Lyxor manages €1.6 billion in ESG ETFs based on two pillars: ratings and thematics. The ratings-based ETFs provide broad ESG solutions for portfolio allocations. Lyxor was the first to launch ETFs based on the MSCI ESG Leaders family – top 50% best-in-class – which is widely used by asset owners, and the ESG Trend Leaders, which supports change by rewarding companies with positive ESG momentum.
“Our thematic ESG ETFs form the only ETF range that contributes to four of the UN’s Sustainable Development Goals: water, new energy, climate action (green bonds) and gender equality,” says François Millet, head of ETF strategy and ESG innovation at Lyxor in Paris.
“We launched water and new energy ETFs as early as 2007, the first green bond ETF – the only one to have received the Greenfin label – and the first gender-equality ETF in Europe. Recently, Lyxor converted a full range of corporate bond ETFs to ESG indexes representing €2.2 billion of additional assets, completing its set of ESG index solutions for multi-asset investors.”
The trend and the futures
“It’s not just great to be good now, it’s also what trend you are on. Are you generating a good momentum in improving your ESG credentials?” asks Isabelle Millat, head of sustainable investment solutions for global markets at Societe Generale in Paris.
Furthermore, there are also a lot of predominantly institutional investors seeking futures exposure to indexes that screen out names generally considered poor from an ESG perspective, according to Slyta. “One of the big asset managers in the Nordics has prohibited its portfolio managers from investing in broad-based futures such as the Eurostoxx or S&P 500 because you would gain exposure to some of these ‘bad’ ESG names,” says Slyta.

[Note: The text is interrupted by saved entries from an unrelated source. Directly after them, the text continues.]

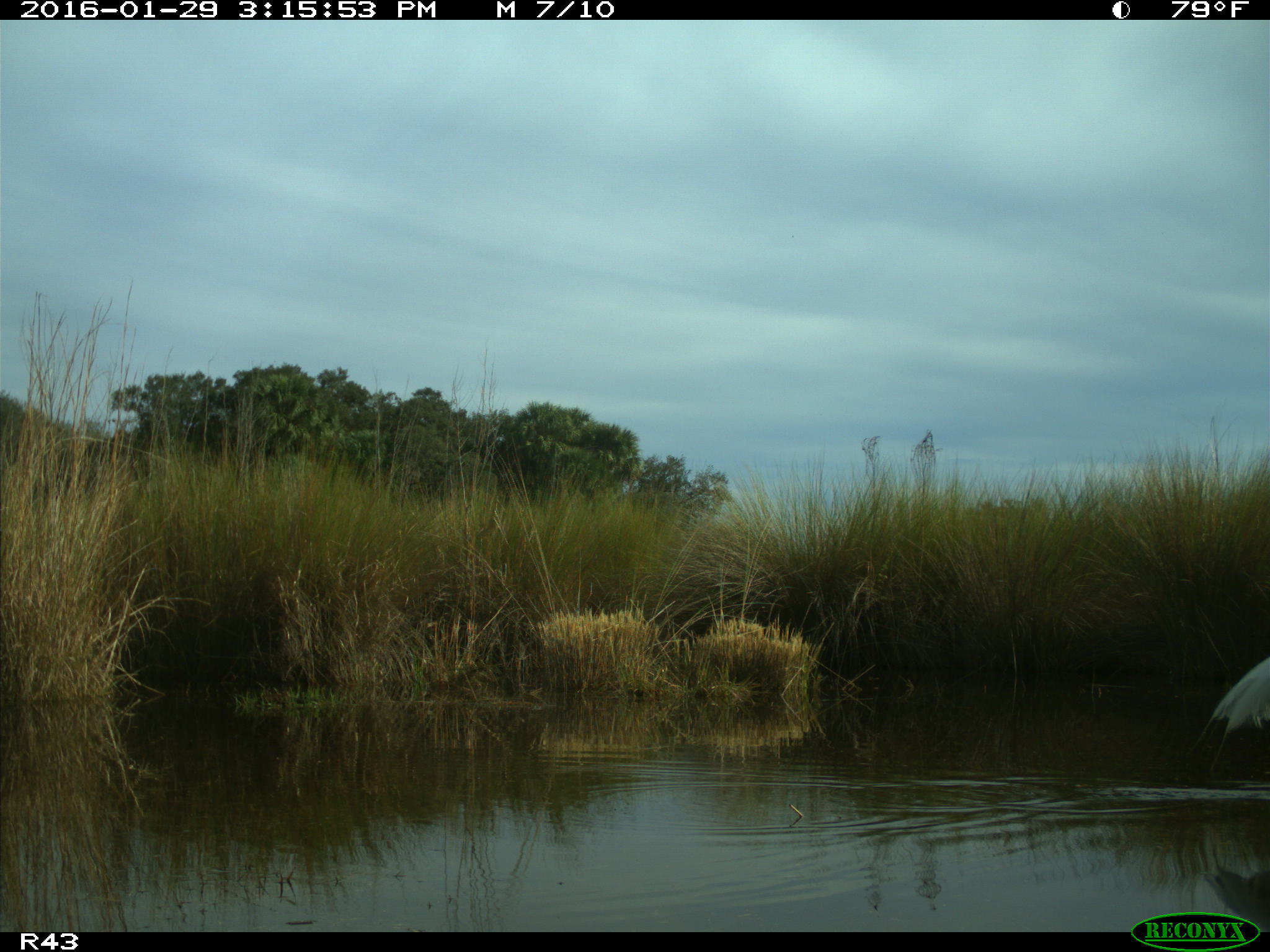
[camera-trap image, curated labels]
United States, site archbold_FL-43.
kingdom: Animalia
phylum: Chordata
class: Aves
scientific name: Aves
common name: birds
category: unidentified bird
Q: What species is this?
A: Unidentified bird (birds) (Aves).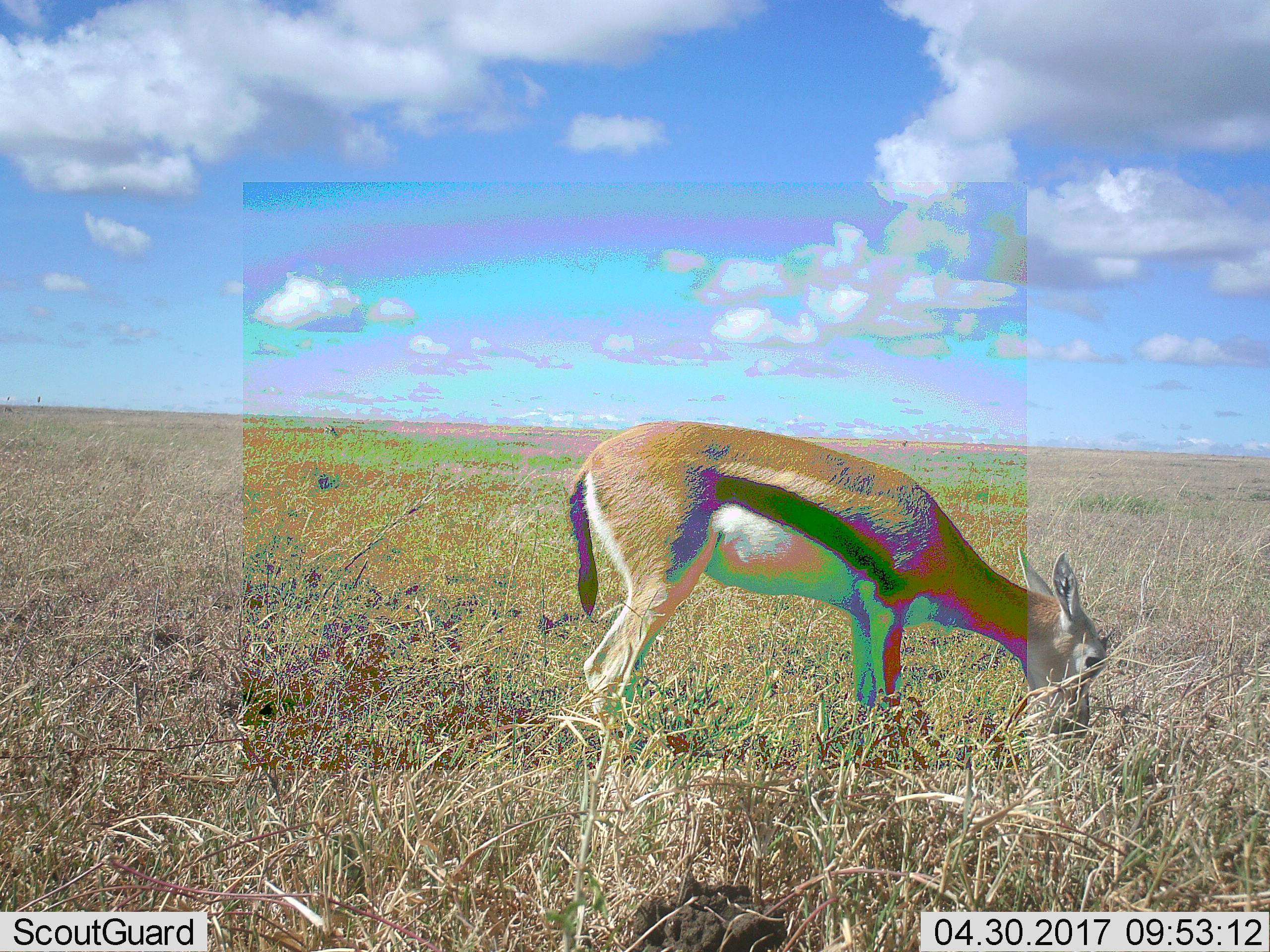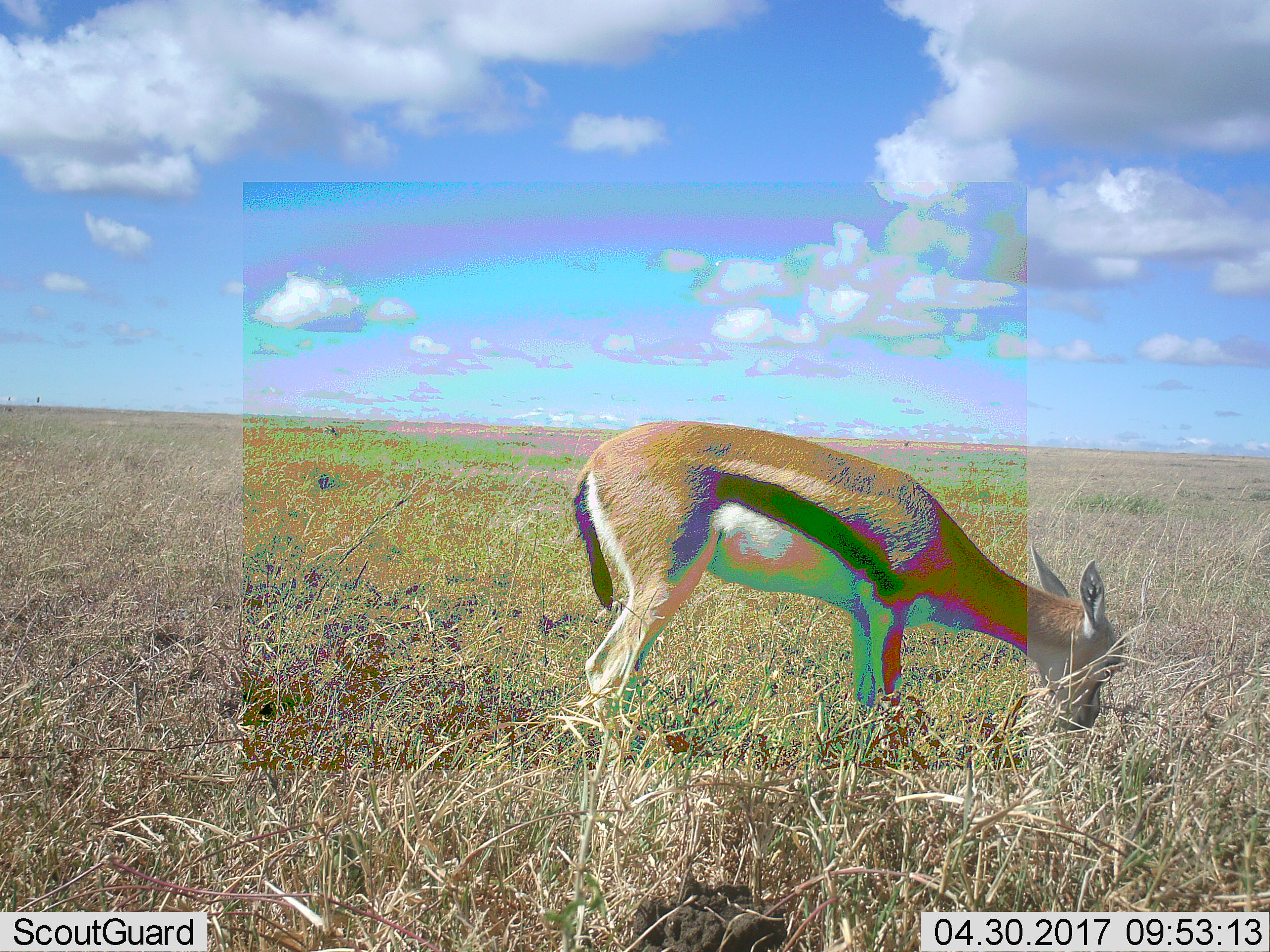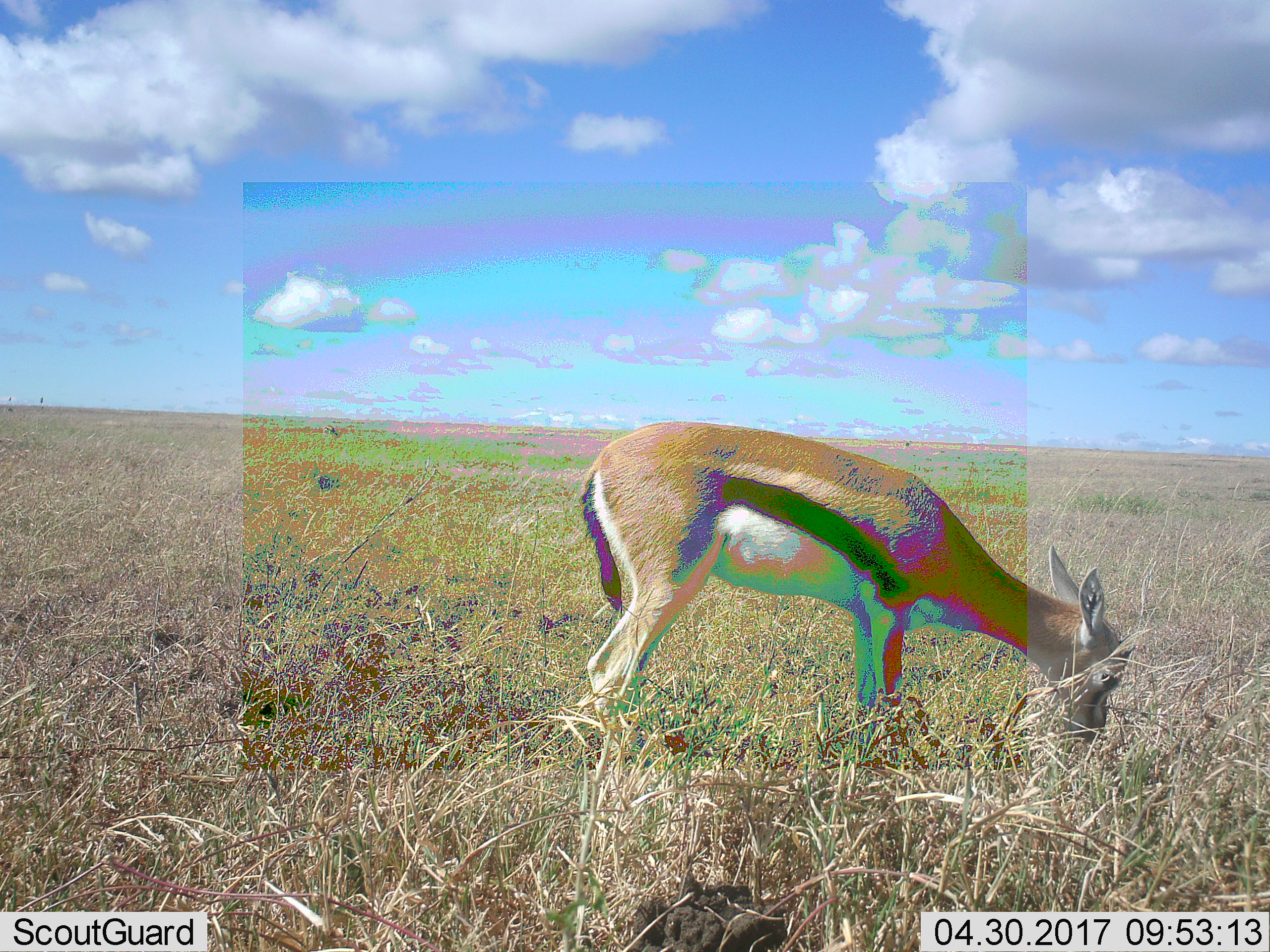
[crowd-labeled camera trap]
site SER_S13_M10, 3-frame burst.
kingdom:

“They have then had discussions with different exchanges and they have now listed what they call ESG-friendly futures, where they screen away certain names and criteria, which means they can still invest in the futures because the alternative would be to trade out of all of their benchmark exposure to the Eurostoxx 50 and S&P 500 indexes and invest into the underlying single names instead,” says Slyta. “In some cases, the discussion has gone quite far, with management prohibiting certain exposures that give indirect exposure to some of the bad names.”
The index future
Societe Generale is preparing an index, which should be ready in October, enabling investors to precisely invest in the top ESG companies – using a best-in-class approach – with a specific weighting mechanism and a trading approach that aims to minimise market impact, all of which results in an index that will compare favourably with equity benchmarks, but with a limited tracking error. Investors will be able to access the new index through swaps or funds.
One example, from a trade completed in the middle of September, included a client with a portfolio not linked to ESG, who wanted to move his exposure very quickly in that direction, according to Carle. “He did not physically own the names, so must have swaps or ETFs, and traded a long-short basket within the indexes he was tracking. In the middle of September, he went short the bad and long the good ESG names, which was packaged into a swap done by us,” says Carle.
The message to investors is that there are now sufficiently robust datasets in ESG as well as actionable approaches that allow them to improve their ESG exposure within their existing framework. “And, of course, because they are provided by Societe Generale, everything can be wrapped up in any format you want,” says Dubourg.
This is the second of two articles on ESG at Societe Generale. The first appeared yesterday (Wednesday 30 October).